His favorite author is Wendell Berry. He lives in Boise, Idaho with
Michele Tae and a standard poodle, Zia La Rue.
Rev. Michaela O’Connor Bono is a resident priest and co-leader of the Mid City Zen sangha in New Orleans. She took ordination in 2010 and has been practicing Zen for almost ten years, having done most of her monastic training at Tassajara Zen Mountain Center and Green Gulch farm, which are part of the San Francisco Zen Center. Rev. Michaela is involved in prison meditation and chaplaincy work and she is on the Board of Sakyadhita USA, a branch of the International Association of Buddhist Women.
Samantha (“Sam”) Wechsler has been practicing Vipassana meditation for more than 10 years.
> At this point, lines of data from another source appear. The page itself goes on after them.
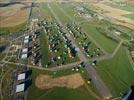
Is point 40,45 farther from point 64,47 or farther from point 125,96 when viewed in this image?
point 125,96

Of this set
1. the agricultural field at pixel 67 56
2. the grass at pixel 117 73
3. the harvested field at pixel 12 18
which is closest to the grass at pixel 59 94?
the agricultural field at pixel 67 56

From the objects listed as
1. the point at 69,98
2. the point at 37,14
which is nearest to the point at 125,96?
the point at 69,98

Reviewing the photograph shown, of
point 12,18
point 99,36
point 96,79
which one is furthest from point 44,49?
point 12,18

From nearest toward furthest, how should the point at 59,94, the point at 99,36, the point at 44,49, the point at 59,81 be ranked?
1. the point at 59,94
2. the point at 59,81
3. the point at 44,49
4. the point at 99,36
She is passionate about the intersection between contemplative practice and social justice, and seeks to integrate the two in ways that contribute to individual and collective liberation. She is the former director of Bikes Not Bombs, a non-profit organization in Boston, Massachusetts, and the founder and former director of Voces de Cambio—the first all-girls after-school program in Guatemala designed to combat racism, discrimination, and machismo through writing, photography, and other forms of creative expression. Sam currently serves as the Associate Director of the Program on Inequality & the Common Good at the Institute for Policy Studies, and she coaches activists who are working toward systemic, transformational change.